Short exercise: Pick out each line of the material below that contains the string "there" and copy those lines in full.
--- BEGIN Provided records ---
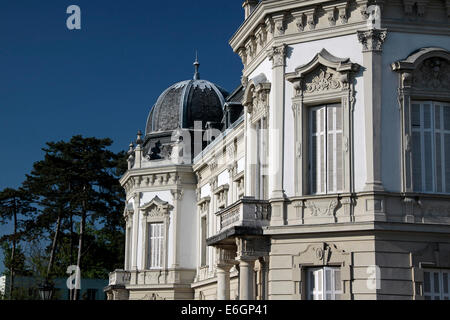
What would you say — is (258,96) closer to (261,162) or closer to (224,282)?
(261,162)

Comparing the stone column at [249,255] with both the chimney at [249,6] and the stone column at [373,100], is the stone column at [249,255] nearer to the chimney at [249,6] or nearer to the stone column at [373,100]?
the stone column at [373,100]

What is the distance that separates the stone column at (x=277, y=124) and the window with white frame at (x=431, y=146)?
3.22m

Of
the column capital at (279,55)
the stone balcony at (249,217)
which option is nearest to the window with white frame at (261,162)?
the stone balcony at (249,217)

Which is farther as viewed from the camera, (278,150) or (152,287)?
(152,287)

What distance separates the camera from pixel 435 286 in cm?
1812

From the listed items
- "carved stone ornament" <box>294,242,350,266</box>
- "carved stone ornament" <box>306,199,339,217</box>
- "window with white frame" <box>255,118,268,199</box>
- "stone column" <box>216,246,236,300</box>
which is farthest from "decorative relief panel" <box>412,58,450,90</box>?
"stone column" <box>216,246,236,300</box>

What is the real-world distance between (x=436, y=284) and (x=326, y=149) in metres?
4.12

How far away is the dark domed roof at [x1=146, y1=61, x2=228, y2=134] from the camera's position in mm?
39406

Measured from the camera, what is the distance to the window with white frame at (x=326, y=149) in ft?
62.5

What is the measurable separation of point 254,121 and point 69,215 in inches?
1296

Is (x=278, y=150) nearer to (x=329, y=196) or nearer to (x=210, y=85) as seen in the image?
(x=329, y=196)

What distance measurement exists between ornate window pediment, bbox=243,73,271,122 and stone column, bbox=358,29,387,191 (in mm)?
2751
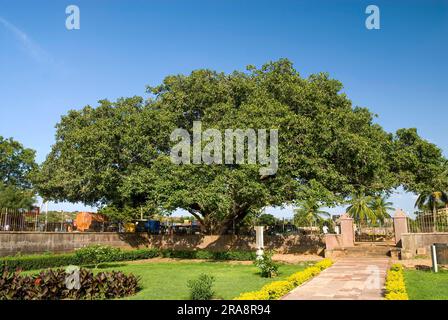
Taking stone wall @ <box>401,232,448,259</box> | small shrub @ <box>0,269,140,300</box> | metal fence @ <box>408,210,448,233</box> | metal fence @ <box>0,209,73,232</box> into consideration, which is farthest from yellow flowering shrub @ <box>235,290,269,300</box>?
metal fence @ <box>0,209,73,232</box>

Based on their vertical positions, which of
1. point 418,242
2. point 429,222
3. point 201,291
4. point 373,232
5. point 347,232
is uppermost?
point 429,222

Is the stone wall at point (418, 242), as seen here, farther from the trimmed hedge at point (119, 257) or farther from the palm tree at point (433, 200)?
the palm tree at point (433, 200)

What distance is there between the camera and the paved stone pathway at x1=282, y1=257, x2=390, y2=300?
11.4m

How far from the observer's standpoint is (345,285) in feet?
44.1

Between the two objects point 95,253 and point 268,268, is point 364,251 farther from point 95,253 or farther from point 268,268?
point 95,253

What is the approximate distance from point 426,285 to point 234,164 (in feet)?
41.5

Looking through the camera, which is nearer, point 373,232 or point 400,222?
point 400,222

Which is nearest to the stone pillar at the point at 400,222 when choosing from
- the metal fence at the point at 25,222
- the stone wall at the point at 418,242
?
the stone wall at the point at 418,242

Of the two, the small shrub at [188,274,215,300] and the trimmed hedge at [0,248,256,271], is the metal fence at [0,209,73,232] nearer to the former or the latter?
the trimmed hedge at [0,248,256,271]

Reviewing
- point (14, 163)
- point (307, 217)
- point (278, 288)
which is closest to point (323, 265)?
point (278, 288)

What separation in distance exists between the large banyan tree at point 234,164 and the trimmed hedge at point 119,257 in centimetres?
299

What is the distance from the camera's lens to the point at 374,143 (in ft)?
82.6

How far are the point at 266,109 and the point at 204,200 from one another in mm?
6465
--- END Provided records ---
--- BEGIN Provided records ---
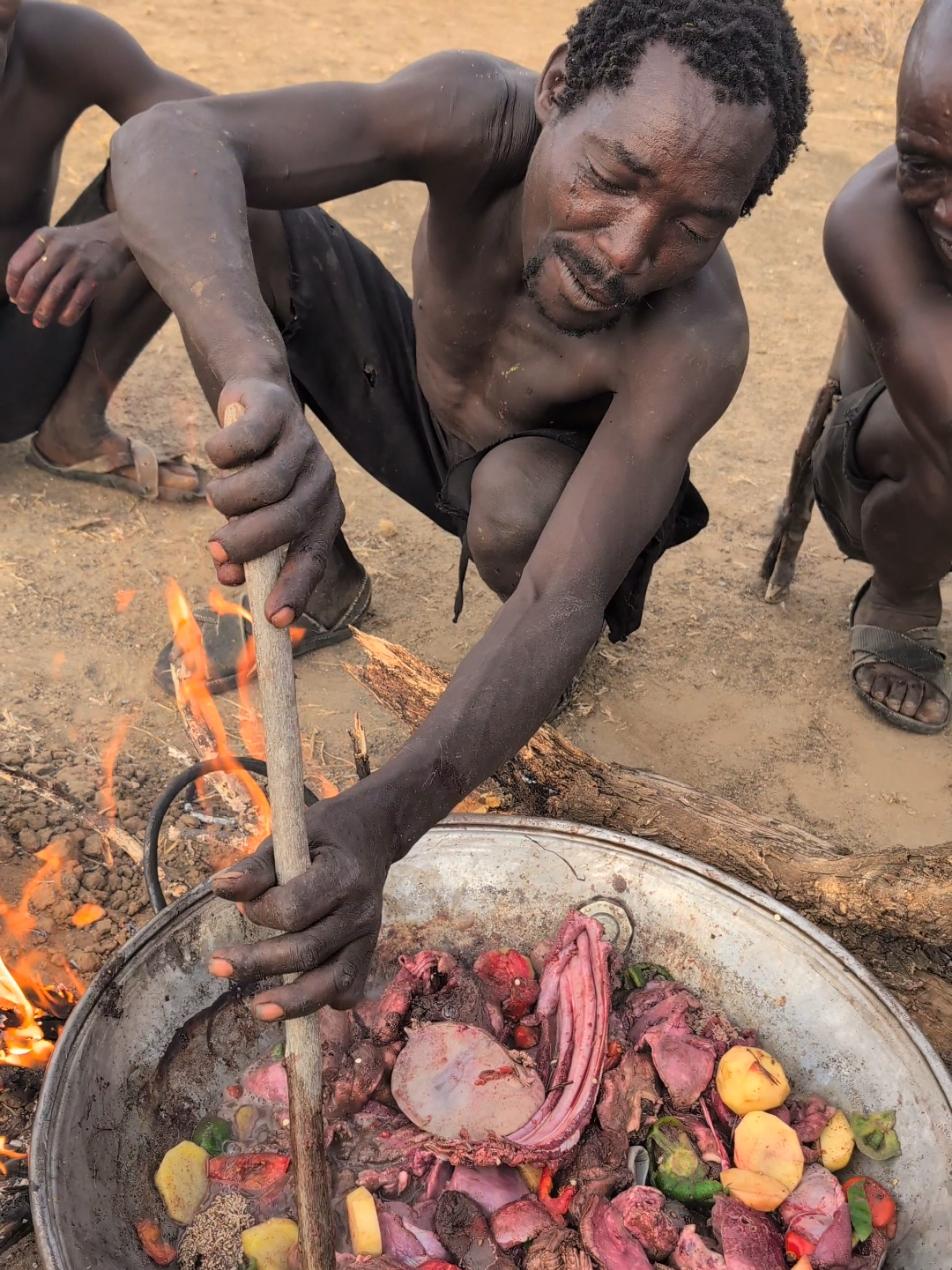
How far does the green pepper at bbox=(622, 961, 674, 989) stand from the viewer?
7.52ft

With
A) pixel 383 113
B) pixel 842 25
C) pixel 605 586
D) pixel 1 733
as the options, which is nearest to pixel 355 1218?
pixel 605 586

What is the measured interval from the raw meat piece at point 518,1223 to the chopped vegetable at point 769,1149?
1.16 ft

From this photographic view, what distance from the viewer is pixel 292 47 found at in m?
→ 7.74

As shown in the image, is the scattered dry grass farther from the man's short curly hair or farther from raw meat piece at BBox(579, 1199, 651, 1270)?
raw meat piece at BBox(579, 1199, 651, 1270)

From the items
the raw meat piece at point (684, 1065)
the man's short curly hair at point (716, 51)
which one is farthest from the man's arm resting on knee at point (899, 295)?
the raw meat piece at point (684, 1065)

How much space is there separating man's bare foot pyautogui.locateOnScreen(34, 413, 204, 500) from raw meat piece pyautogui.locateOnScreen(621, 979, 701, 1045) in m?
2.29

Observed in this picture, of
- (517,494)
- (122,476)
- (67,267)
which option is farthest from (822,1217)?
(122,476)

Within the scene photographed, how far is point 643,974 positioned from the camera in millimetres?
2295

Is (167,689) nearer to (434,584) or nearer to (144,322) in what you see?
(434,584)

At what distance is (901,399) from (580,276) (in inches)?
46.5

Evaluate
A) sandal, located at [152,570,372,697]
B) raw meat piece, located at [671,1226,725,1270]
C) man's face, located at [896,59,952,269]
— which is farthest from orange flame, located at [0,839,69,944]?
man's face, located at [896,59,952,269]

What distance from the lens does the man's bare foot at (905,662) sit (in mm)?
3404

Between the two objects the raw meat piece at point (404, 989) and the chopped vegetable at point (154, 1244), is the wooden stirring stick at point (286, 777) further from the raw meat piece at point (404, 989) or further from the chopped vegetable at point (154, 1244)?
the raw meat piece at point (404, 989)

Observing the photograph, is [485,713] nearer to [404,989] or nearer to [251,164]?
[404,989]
--- END Provided records ---
Written response:
What distance is there between the camera and the paved stone pathway at x1=282, y1=257, x2=390, y2=300?
How much space is there separating man's bare foot pyautogui.locateOnScreen(34, 413, 204, 500) from raw meat piece pyautogui.locateOnScreen(621, 979, 701, 1045) in m?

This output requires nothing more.